Saturday, April 28, 2012

**UPDATED With Steve Schklair Of 3ality Technica Thoughts - Peter Jackson On HFR: "There Can Only Ever Be A Real Reaction... When People Actually Have A Chance To See A Complete Narrative..."

** SAME DAY UPDATE: I reached out to Steve Schklair of 3ality Technica for his thoughts on the subject as Peter Jackson is using their 3D rigs on his production. 

Here's what Steve had to say:
"Every change in cinema technology has come with negative comments and naysayers. This includes the advent of color, sound, digital, and 3D. If you remember back to the early days of digital, there was a company selling a process that would artificially insert weave, grain, scratches and dirt into a pristine digital image so that it would have a “film look”. Motion artifacts in 2D are distracting, and in 3D they are especially distracting. Shooting HFR makes for better images and sharper less distracting pictures. Because it does not look like what people are used to, it comes with the same detractors as did color, sound, digital, and 3D. I agree with Peter Jackson in that you have to see an entire movie at 48 and not just a few minutes. When you become immersed in the story, the difference in look will become secondary to the story. Eventually, like all new technologies in our business, it will become the accepted norm. History shows that to always be true."

Eloquently put. I couldn't agree more!

It was only a matter of time until we would have heard from Peter Jackson on THE HOBBIT and it the so-called negative reaction to 48 frames per second frame rate. That time has come.

And the man makes total sense. Here's what Jackson had to say:
"Nobody is going to stop. This technology is going to keep evolving. At first it’s unusual because you’ve never seen a movie like this before. It’s literally a new experience, but you know, that doesn’t last the entire experience of the film; not by any stretch, after 10 minutes or so. That’s a different experience than if you see a fast-cutting montage at a technical presentation."

"There can only ever be a real reaction, a truthful reaction when people actually have a chance to see a complete narrative on a particular film."

"A couple of the more negative commenters from CinemaCon said that in the Gollum and Bilbo scene [which took place later in the presentation] they didn’t mind it and got used to that. That was the same 48 frames the rest of the reel was. I just wonder if it they were getting into the dialogue, the characters and the story. That’s what happens in the movie. You settle into it."

Further, Dan Fellman, Warner Bros. President of Domestic Distribution added:
"It might not initially be accepted by all, but eventually [Jackson] feels it will be and eventually it can only improve. I think by the time he presents this film finished, the majority of moviegoers will accept it and be pleased."

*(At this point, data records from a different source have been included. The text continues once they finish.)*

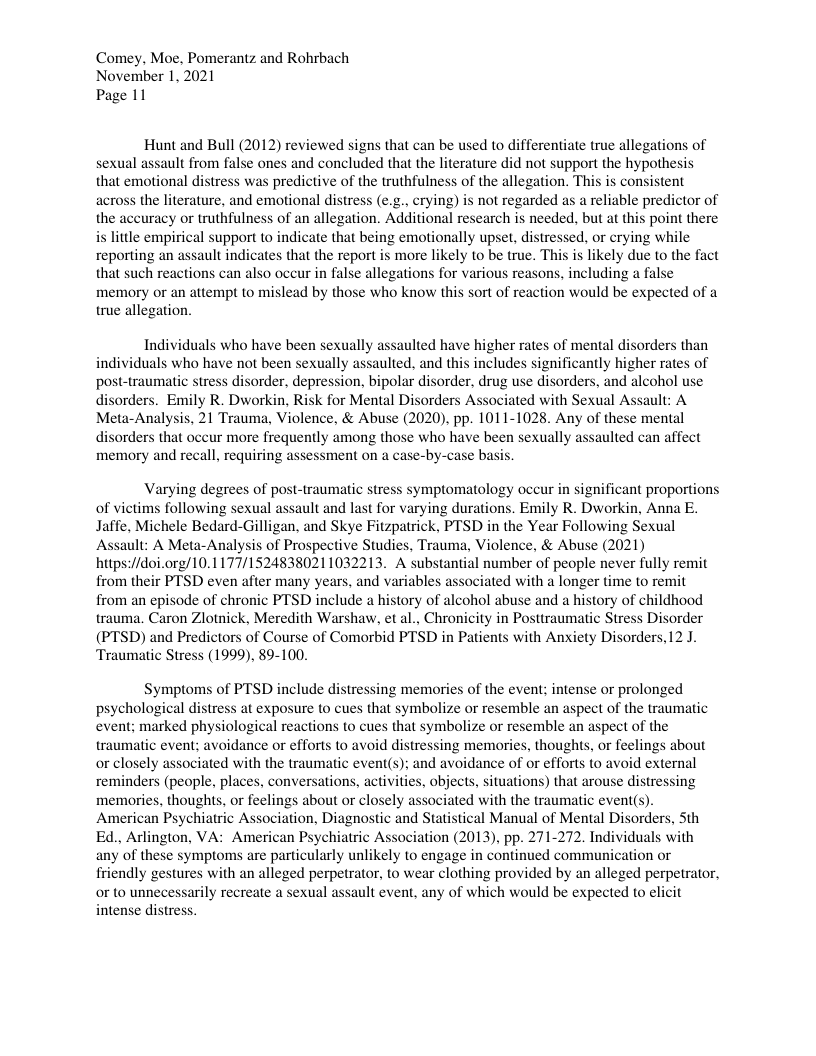 Comey, Moe, Pomerantz and Rohrbach
November 1, 2021
Page 11

Hunt and Bull (2012) reviewed signs that can be used to differentiate true allegations of sexual assault from false ones and concluded that the literature did not support the hypothesis that emotional distress was predictive of the truthfulness of the allegation. This is consistent across the literature, and emotional distress (e.g., crying) is not regarded as a reliable predictor of the accuracy or truthfulness of an allegation. Additional research is needed, but at this point there is little empirical support to indicate that being emotionally upset, distressed, or crying while reporting an assault indicates that the report is more likely to be true. This is likely due to the fact that such reactions can also occur in false allegations for various reasons, including a false memory or an attempt to mislead by those who know this sort of reaction would be expected of a true allegation.

Individuals who have been sexually assaulted have higher rates of mental disorders than individuals who have not been sexually assaulted, and this includes significantly higher rates of post-traumatic stress disorder, depression, bipolar disorder, drug use disorders, and alcohol use disorders. Emily R. Dworkin, Risk for Mental Disorders Associated with Sexual Assault: A Meta-Analysis, 21 Trauma, Violence, & Abuse (2020), pp. 1011-1028. Any of these mental disorders that occur more frequently among those who have been sexually assaulted can affect memory and recall, requiring assessment on a case-by-case basis.

Varying degrees of post-traumatic stress symptomatology occur in significant proportions of victims following sexual assault and last for varying durations. Emily R. Dworkin, Anna E. Jaffe, Michele Bedard-Gilligan, and Skye Fitzpatrick, PTSD in the Year Following Sexual Assault: A Meta-Analysis of Prospective Studies, Trauma, Violence, & Abuse (2021) https://doi.org/10.1177/15248380211032213. A substantial number of people never fully remit from their PTSD even after many years, and variables associated with a longer time to remit from an episode of chronic PTSD include a history of alcohol abuse and a history of childhood trauma. Caron Zlotnick, Meredith Warshaw, et al., Chronicity in Posttraumatic Stress Disorder (PTSD) and Predictors of Course of Comorbid PTSD in Patients with Anxiety Disorders,12 J. Traumatic Stress (1999), 89-100.

Symptoms of PTSD include distressing memories of the event; intense or prolonged psychological distress at exposure to cues that symbolize or resemble an aspect of the traumatic event; marked physiological reactions to cues that symbolize or resemble an aspect of the traumatic event; avoidance or efforts to avoid distressing memories, thoughts, or feelings about or closely associated with the traumatic event(s); and avoidance of or efforts to avoid external reminders (people, places, conversations, activities, objects, situations) that arouse distressing memories, thoughts, or feelings about or closely associated with the traumatic event(s). American Psychiatric Association, Diagnostic and Statistical Manual of Mental Disorders, 5th Ed., Arlington, VA: American Psychiatric Association (2013), pp. 271-272. Individuals with any of these symptoms are particularly unlikely to engage in continued communication or friendly gestures with an alleged perpetrator, to wear clothing provided by an alleged perpetrator, or to unnecessarily recreate a sexual assault event, any of which would be expected to elicit intense distress.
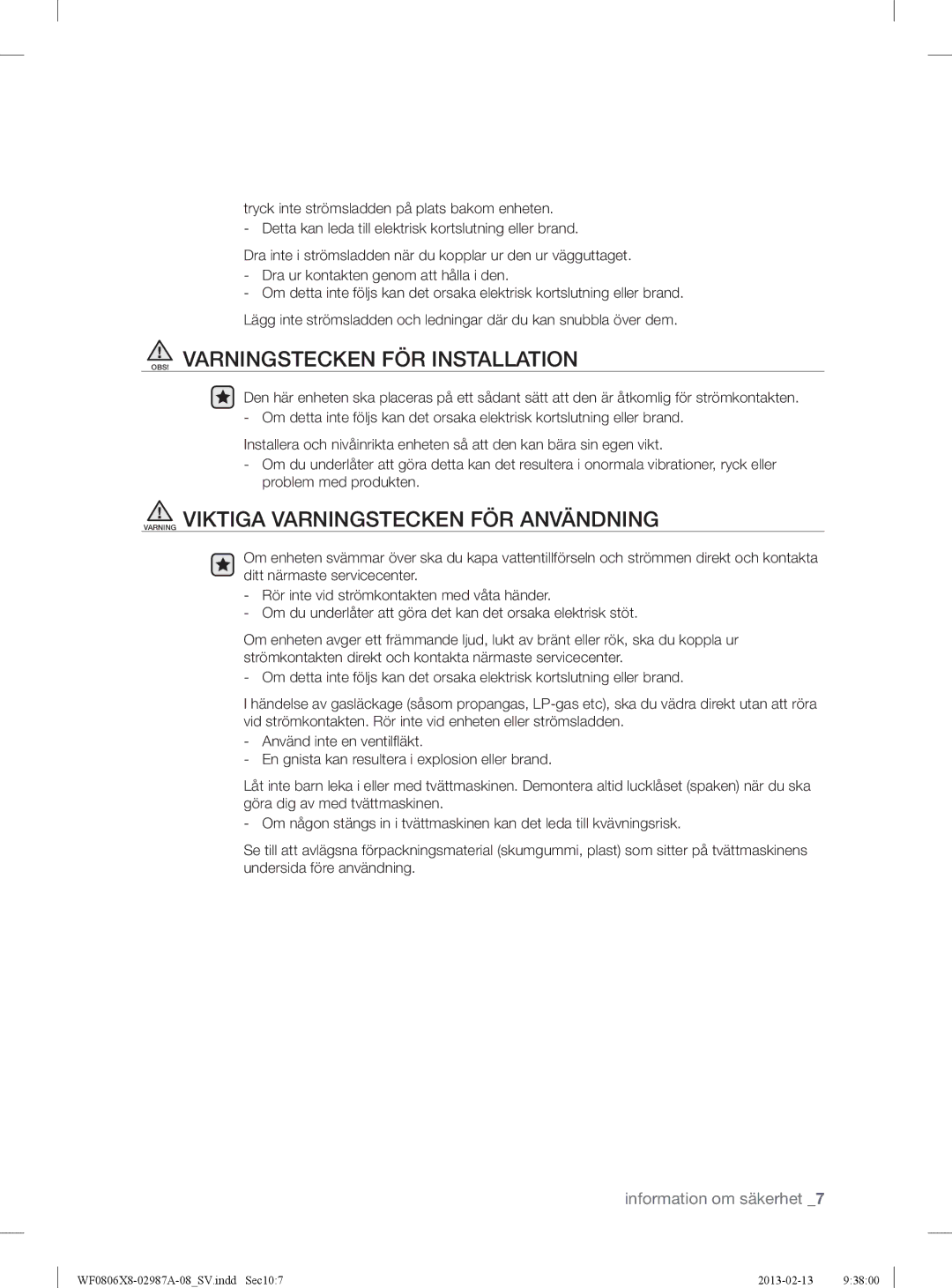 tryck inte strömsladden på plats bakom enheten.
- Detta kan leda till elektrisk kortslutning eller brand.

Dra inte i strömsladden när du kopplar ur den ur vägguttaget.
- Dra ur kontakten genom att hålla i den.
- Om detta inte följs kan det orsaka elektrisk kortslutning eller brand.

Lägg inte strömsladden och ledningar där du kan snubbla över dem.

OBS! VARNINGSTECKEN FÖR INSTALLATION

Den här enheten ska placeras på ett sådant sätt att den är åtkomlig för strömkontakten.
- Om detta inte följs kan det orsaka elektrisk kortslutning eller brand.

Installera och nivåinrikta enheten så att den kan bära sin egen vikt.
- Om du underlåter att göra detta kan det resultera i onormala vibrationer, ryck eller problem med produkten.

VARNING VIKTIGA VARNINGSTECKEN FÖR ANVÄNDNING

Om enheten svämmar över ska du kapa vattentillförseln och strömmen direkt och kontakta ditt närmaste servicecenter.
- Rör inte vid strömkontakten med våta händer.
- Om du underlåter att göra det kan det orsaka elektrisk stöt.

Om enheten avger ett främmande ljud, lukt av bränt eller rök, ska du koppla ur strömkontakten direkt och kontakta närmaste servicecenter.
- Om detta inte följs kan det orsaka elektrisk kortslutning eller brand.

I händelse av gasläckage (såsom propangas, LP-gas etc), ska du vädra direkt utan att röra vid strömkontakten. Rör inte vid enheten eller strömsladden.
- Använd inte en ventilfläkt.
- En gnista kan resultera i explosion eller brand.

Låt inte barn leka i eller med tvättmaskinen. Demontera altid lucklåset (spaken) när du ska göra dig av med tvättmaskinen.
- Om någon stängs in i tvättmaskinen kan det leda till kvävningsrisk.

Se till att avlägsna förpackningsmaterial (skumgummi, plast) som sitter på tvättmaskinens undersida före användning.

information om säkerhet _7

WF0806X8-02987A-08_SV.indd Sec10:7 2013-02-13 9:38:00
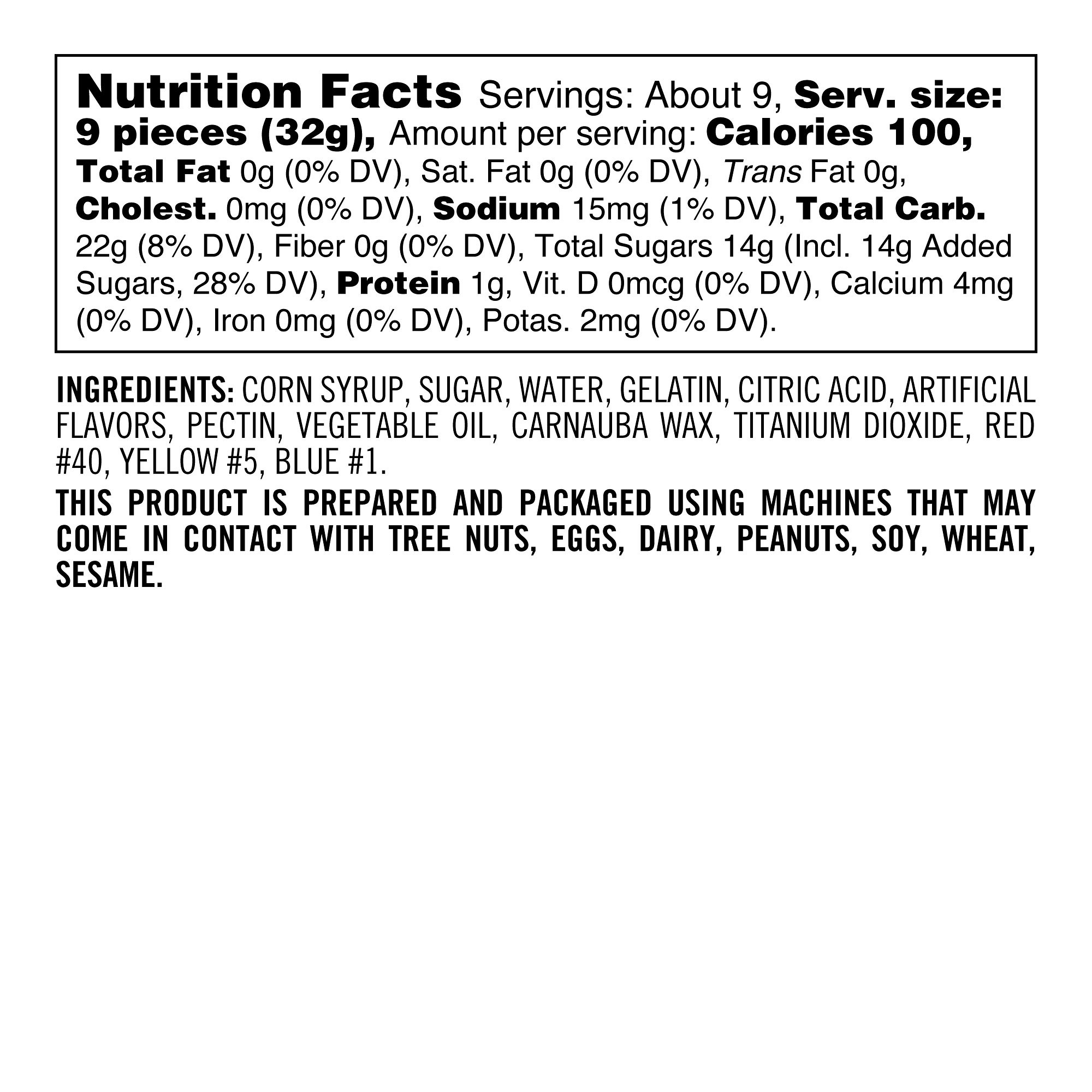 Nutrition Facts Servings: About 9, Serv. size: 9 pieces (32g), Amount per serving: Calories 100, Total Fat 0g (0% DV), Sat. Fat 0g (0% DV), Trans Fat 0g, Cholest. 0mg (0% DV), Sodium 15mg (1% DV), Total Carb. 22g (8% DV), Fiber 0g (0% DV), Total Sugars 14g (Incl. 14g Added Sugars, 28% DV), Protein 1g, Vit. D 0mcg (0% DV), Calcium 4mg (0% DV), Iron 0mg (0% DV), Potas. 2mg (0% DV).

INGREDIENTS: CORN SYRUP, SUGAR, WATER, GELATIN, CITRIC ACID, ARTIFICIAL FLAVORS, PECTIN, VEGETABLE OIL, CARNAUBA WAX, TITANIUM DIOXIDE, RED #40, YELLOW #5, BLUE #1.

THIS PRODUCT IS PREPARED AND PACKAGED USING MACHINES THAT MAY COME IN CONTACT WITH TREE NUTS, EGGS, DAIRY, PEANUTS, SOY, WHEAT, SESAME.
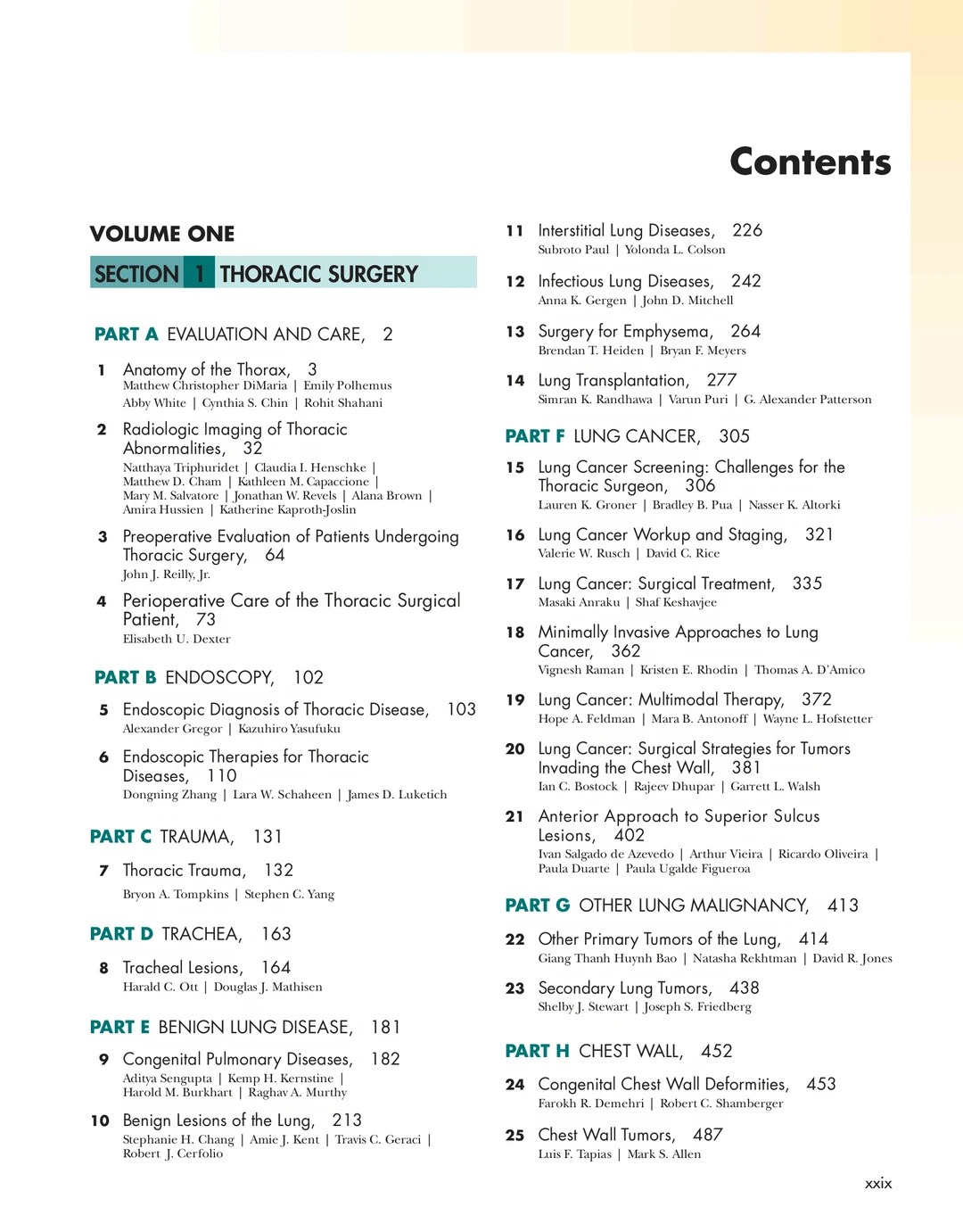 Contents

VOLUME ONE

SECTION 1 THORACIC SURGERY

PART A EVALUATION AND CARE, 2

1 Anatomy of the Thorax, 3
Matthew Christopher DiMaria | Emily Polhemus
Abby White | Cynthia S. Chin | Rohit Shahani

2 Radiologic Imaging of Thoracic Abnormalities, 32
Natthaya Triphuridet | Claudia I. Henschke | Matthew D. Cham | Kathleen M. Capaccione | Mary M. Salvatore | Jonathan W. Revels | Alana Brown | Amira Hussien | Katherine Kaproth-Joslin

3 Preoperative Evaluation of Patients Undergoing Thoracic Surgery, 64
John J. Reilly, Jr.

4 Perioperative Care of the Thoracic Surgical Patient, 73
Elisabeth U. Dexter

PART B ENDOSCOPY, 102

5 Endoscopic Diagnosis of Thoracic Disease, 103
Alexander Gregor | Kazuhiro Yasufuku

6 Endoscopic Therapies for Thoracic Diseases, 110
Dongning Zhang | Lara W. Schaheen | James D. Luketich

PART C TRAUMA, 131

7 Thoracic Trauma, 132
Bryon A. Tompkins | Stephen C. Yang

PART D TRACHEA, 163

8 Tracheal Lesions, 164
Harald C. Ott | Douglas J. Mathisen

PART E BENIGN LUNG DISEASE, 181

9 Congenital Pulmonary Diseases, 182
Aditya Sengupta | Kemp H. Kernstine | Harold M. Burkhart | Raghav A. Murthy

10 Benign Lesions of the Lung, 213
Stephanie H. Chang | Amie J. Kent | Travis C. Geraci | Robert J. Cerfolio

11 Interstitial Lung Diseases, 226
Subroto Paul | Yolonda L. Colson

12 Infectious Lung Diseases, 242
Anna K. Gergen | John D. Mitchell

13 Surgery for Emphysema, 264
Brendan T. Heiden | Bryan F. Meyers

14 Lung Transplantation, 277
Simran K. Randhawa | Varun Puri | G. Alexander Patterson

PART F LUNG CANCER, 305

15 Lung Cancer Screening: Challenges for the Thoracic Surgeon, 306
Lauren K. Groner | Bradley B. Pua | Nasser K. Altorki

16 Lung Cancer Workup and Staging, 321
Valerie W. Rusch | David C. Rice

17 Lung Cancer: Surgical Treatment, 335
Masaki Anraku | Shaf Keshavjee

18 Minimally Invasive Approaches to Lung Cancer, 362
Vignesh Raman | Kristen E. Rhodin | Thomas A. D'Amico

19 Lung Cancer: Multimodal Therapy, 372
Hope A. Feldman | Mara B. Antonoff | Wayne L. Hofstetter

20 Lung Cancer: Surgical Strategies for Tumors Invading the Chest Wall, 381
Ian C. Bostock | Rajeev Dhupar | Garrett L. Walsh

21 Anterior Approach to Superior Sulcus Lesions, 402
Ivan Salgado de Azevedo | Arthur Vieira | Ricardo Oliveira | Paula Duarte | Paula Ugalde Figueroa

PART G OTHER LUNG MALIGNANCY, 413

22 Other Primary Tumors of the Lung, 414
Giang Thanh Huynh Bao | Natasha Rekhtman | David R. Jones

23 Secondary Lung Tumors, 438
Shelby J. Stewart | Joseph S. Friedberg

PART H CHEST WALL, 452

24 Congenital Chest Wall Deformities, 453
Farokh R. Demehri | Robert C. Shamberger

25 Chest Wall Tumors, 487
Luis F. Tapias | Mark S. Allen

xxix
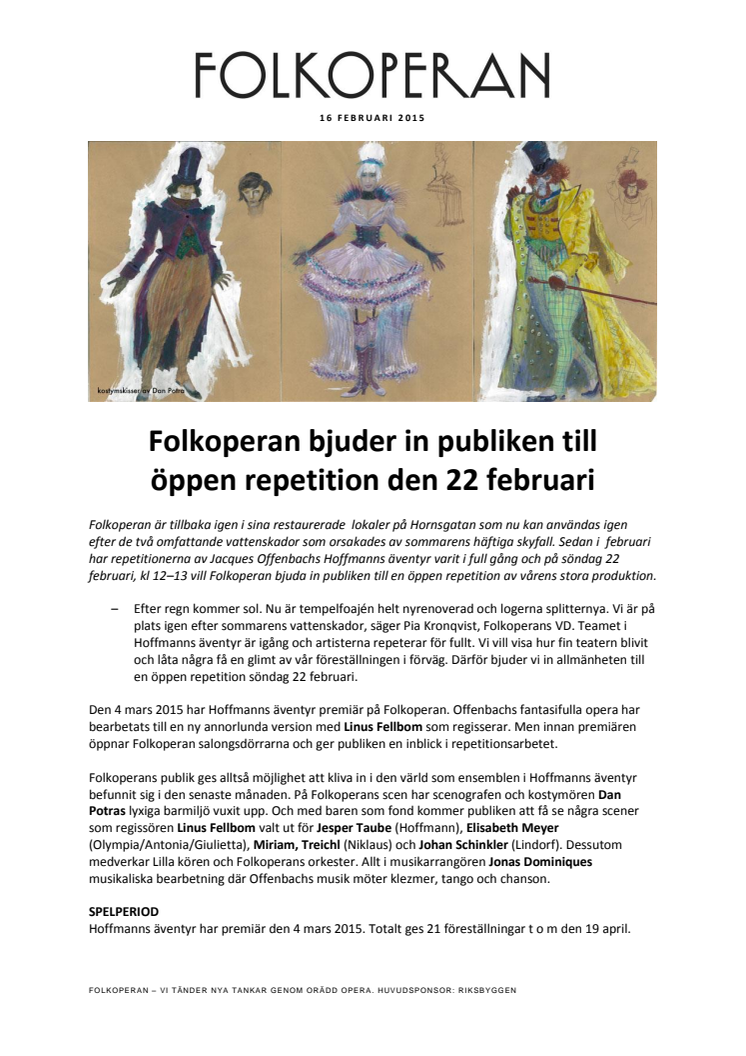 FOLKOPERAN

16 FEBRUARI 2015

kostymskisser av Dan Potra

Folkoperan bjuder in publiken till öppen repetition den 22 februari

Folkoperan är tillbaka igen i sina restaurerade lokaler på Hornsgatan som nu kan användas igen efter de två omfattande vattenskador som orsakades av sommarens häftiga skyfall. Sedan i februari har repetitionerna av Jacques Offenbachs Hoffmanns äventyr varit i full gång och på söndag 22 februari, kl 12–13 vill Folkoperan bjuda in publiken till en öppen repetition av vårens stora produktion.

– Efter regn kommer sol. Nu är tempelfoajén helt nyrenoverad och logerna splitternya. Vi är på plats igen efter sommarens vattenskador, säger Pia Kronqvist, Folkoperans VD. Teamet i Hoffmanns äventyr är igång och artisterna repeterar för fullt. Vi vill visa hur fin teatern blivit och låta några få en glimt av vår föreställningen i förväg. Därför bjuder vi in allmänheten till en öppen repetition söndag 22 februari.

Den 4 mars 2015 har Hoffmanns äventyr premiär på Folkoperan. Offenbachs fantasifulla opera har bearbetats till en ny annorlunda version med Linus Fellbom som regisserar. Men innan premiären öppnar Folkoperan salongsdörrarna och ger publiken en inblick i repetitionsarbetet.

Folkoperans publik ges alltså möjlighet att kliva in i den värld som ensemblen i Hoffmanns äventyr befunnit sig i den senaste månaden. På Folkoperans scen har scenografen och kostymören Dan Potras lyxiga barmiljö vuxit upp. Och med baren som fond kommer publiken att få se några scener som regissören Linus Fellbom valt ut för Jesper Taube (Hoffmann), Elisabeth Meyer (Olympia/Antonia/Giulietta), Miriam, Treichl (Niklaus) och Johan Schinkler (Lindorf). Dessutom medverkar Lilla kören och Folkoperans orkester. Allt i musikarrangören Jonas Dominiques musikaliska bearbetning där Offenbachs musik möter klezmer, tango och chanson.

SPELPERIOD
Hoffmanns äventyr har premiär den 4 mars 2015. Totalt ges 21 föreställningar t o m den 19 april.

FOLKOPERAN – VI TÄNDER NYA TANKAR GENOM ORÄDD OPERA. HUVUDSPONSOR: RIKSBYGGEN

If you would like some further reading on why High Frame Rates (HFR) are important for 3D, check out this great article by Shutter Angle. It explains why these advancements in cinema technology walk hand in hand toward better and better viewer experiences.

Martin Scorsese wonders whether or not this whole HFR backlash thing is a generational gap. I tend to agree with that - younger audiences will be quicker to accept and immerse themselves in it.

My view is quite simple really. I subscribe to the aspiration of the perfect viewing experience - one where you can't tell what's real and what's not. Quite frankly, the holodeck from Star Trek TNG is what I'm talking about. Being IN the movie. 3D and HFR are incremental steps toward that goal and I support these movements 100%.

Here's the storyline for THE HOBBIT: AN UNEXPECTED JOURNEY:
The Hobbit is an upcoming two-part epic fantasy film directed by Peter Jackson. It is a film adaptation of the 1937 novel of the same name by J. R. R. Tolkien and prequel to The Lord of the Rings film trilogy. Jackson, director of The Lord of the Rings, returns as director of the film and also serves as producer and co-writer. The film will star Martin Freeman as Bilbo Baggins and Richard Armitage, known for playing Lucas North in the BBC drama series Spooks, as Thorin Oakenshield. Several actors from Jackson's The Lord of the Rings film trilogy will reprise their roles, including Ian McKellen, Andy Serkis, Hugo Weaving, Cate Blanchett, Christopher Lee, Ian Holm, Elijah Wood, and Orlando Bloom. Additionally, composer Howard Shore, who wrote the score for The Lord of the Rings film trilogy, has confirmed his role in both parts of the film project. The two parts, entitled The Hobbit: An Unexpected Journey and The Hobbit: There and Back Again, are being filmed back to back and are currently in production in New Zealand; principal photography began on March 21, 2011. They are scheduled to be released on December 14, 2012 and December 13, 2013, respectively.